In [2]:
# Cell 1: Initial Setup and Imports

import tensorflow as tf
from tensorflow.keras.preprocessing.sequence import pad_sequences
from tensorflow.keras.preprocessing.text import Tokenizer
from tensorflow.keras.models import Sequential, load_model
from tensorflow.keras.layers import Embedding, LSTM, Dense, Dropout, Bidirectional

import numpy as np
import pandas as pd
import re
import string
import pickle
import nltk

# Download NLTK data directly.
# Colab environments are often fresh, so direct download is usually best.
print("Downloading NLTK resources...")
nltk.download('stopwords')
nltk.download('punkt')
nltk.download('punkt_tab') # This one was problematic for you locally, ensure it's downloaded

# ... (rest of your Cell 1 code, like GPU verification) ...
# Verify GPU
print("TensorFlow Version:", tf.__version__)
gpus = tf.config.list_physical_devices('GPU')
if gpus:
    try:
        # Currently, memory growth needs to be the same across GPUs
        for gpu in gpus:
            tf.config.experimental.set_memory_growth(gpu, True)
        logical_gpus = tf.config.list_logical_devices('GPU')
        print(len(gpus), "Physical GPUs,", len(logical_gpus), "Logical GPUs")
        print("GPU is available and being used.")
    except RuntimeError as e:
        print(e)
else:
    print("No GPU detected. Falling back to CPU. Ensure GPU runtime is selected.")

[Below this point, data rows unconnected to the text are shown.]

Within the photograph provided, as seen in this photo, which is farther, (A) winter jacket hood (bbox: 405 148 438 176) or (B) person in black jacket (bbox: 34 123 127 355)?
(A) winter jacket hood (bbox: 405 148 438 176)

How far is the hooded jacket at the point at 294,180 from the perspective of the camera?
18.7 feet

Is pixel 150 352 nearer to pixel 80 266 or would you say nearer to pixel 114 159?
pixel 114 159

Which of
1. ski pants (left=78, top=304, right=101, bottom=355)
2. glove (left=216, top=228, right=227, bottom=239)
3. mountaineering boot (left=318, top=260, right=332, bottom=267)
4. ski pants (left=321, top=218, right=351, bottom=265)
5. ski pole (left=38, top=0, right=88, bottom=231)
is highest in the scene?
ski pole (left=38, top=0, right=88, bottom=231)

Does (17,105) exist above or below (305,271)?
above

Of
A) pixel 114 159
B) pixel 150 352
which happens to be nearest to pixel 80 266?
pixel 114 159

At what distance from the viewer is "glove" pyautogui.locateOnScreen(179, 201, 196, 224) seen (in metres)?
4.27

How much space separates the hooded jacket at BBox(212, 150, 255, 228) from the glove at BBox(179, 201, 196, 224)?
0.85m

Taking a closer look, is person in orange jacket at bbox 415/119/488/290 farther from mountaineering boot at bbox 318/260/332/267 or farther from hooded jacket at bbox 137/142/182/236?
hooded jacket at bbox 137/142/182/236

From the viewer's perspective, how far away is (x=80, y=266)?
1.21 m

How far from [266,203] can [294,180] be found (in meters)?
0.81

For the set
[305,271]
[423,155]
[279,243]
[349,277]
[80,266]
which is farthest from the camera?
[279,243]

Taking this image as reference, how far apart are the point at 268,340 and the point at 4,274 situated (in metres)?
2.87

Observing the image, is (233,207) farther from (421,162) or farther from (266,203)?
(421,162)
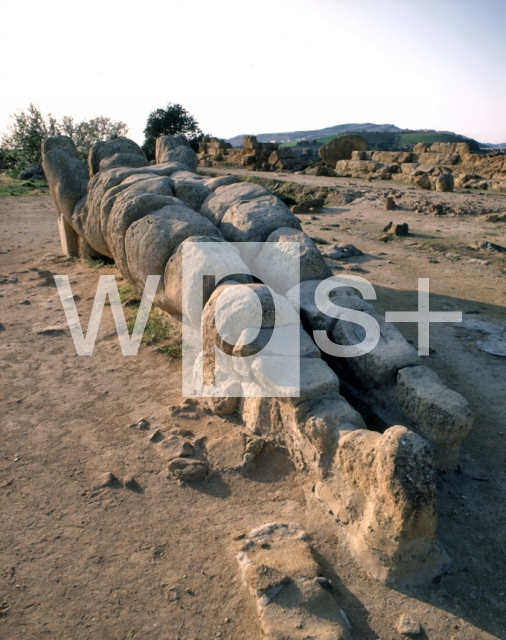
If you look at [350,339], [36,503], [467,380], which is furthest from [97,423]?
[467,380]

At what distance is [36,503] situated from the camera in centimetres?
322

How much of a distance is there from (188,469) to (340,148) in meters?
17.8

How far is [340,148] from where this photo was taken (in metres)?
19.2

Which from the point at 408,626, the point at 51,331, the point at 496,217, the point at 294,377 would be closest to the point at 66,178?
the point at 51,331

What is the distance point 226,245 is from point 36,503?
264cm

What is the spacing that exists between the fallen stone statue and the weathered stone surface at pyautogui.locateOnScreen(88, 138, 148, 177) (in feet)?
4.88

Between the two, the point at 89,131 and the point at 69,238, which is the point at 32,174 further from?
the point at 69,238

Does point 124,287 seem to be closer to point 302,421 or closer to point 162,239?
point 162,239

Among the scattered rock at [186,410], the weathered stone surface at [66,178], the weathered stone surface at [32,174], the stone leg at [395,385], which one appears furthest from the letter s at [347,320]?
the weathered stone surface at [32,174]

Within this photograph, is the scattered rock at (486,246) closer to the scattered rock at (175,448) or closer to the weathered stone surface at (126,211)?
the weathered stone surface at (126,211)

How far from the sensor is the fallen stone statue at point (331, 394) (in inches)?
102

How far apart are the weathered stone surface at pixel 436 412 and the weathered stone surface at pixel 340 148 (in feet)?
56.0

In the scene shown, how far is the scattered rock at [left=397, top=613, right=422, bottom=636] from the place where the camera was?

Downloading NLTK resources...


[nltk_data] Downloading package stopwords to /root/nltk_data...
[nltk_data]   Unzipping corpora/stopwords.zip.
[nltk_data] Downloading package punkt to /root/nltk_data...
[nltk_data]   Unzipping tokenizers/punkt.zip.
[nltk_data] Downloading package punkt_tab to /root/nltk_data...
[nltk_data]   Unzipping tokenizers/punkt_tab.zip.


TensorFlow Version: 2.18.0
1 Physical GPUs, 1 Logical GPUs
GPU is available and being used.


In [3]:
# Cell 2: Data Preprocessing Functions (from sentiment_analysis/data_preprocessing.py)

from nltk.corpus import stopwords
from nltk.tokenize import word_tokenize

def preprocess_text(text):
    """
    Applies a series of text preprocessing steps.
    """
    text = text.lower() # Lowercasing
    text = re.sub(f'[{re.escape(string.punctuation)}]', '', text) # Remove punctuation
    text = re.sub(r'\d+', '', text) # Remove numbers
    # Ensure word_tokenize is correctly handling potential non-string inputs if any
    if not isinstance(text, str):
        text = str(text) # Convert to string if not already
    words = word_tokenize(text)
    text = ' '.join([word for word in words if word not in stopwords.words('english')]) # Remove stopwords and tokenize
    return text

def load_and_preprocess_imdb_dataset(num_words=10000, max_len=256):
    """
    Loads the IMDb dataset, preprocesses text, and prepares sequences.
    """
    # Load IMDb dataset directly from Keras
    (x_train, y_train), (x_test, y_test) = tf.keras.datasets.imdb.load_data(num_words=num_words)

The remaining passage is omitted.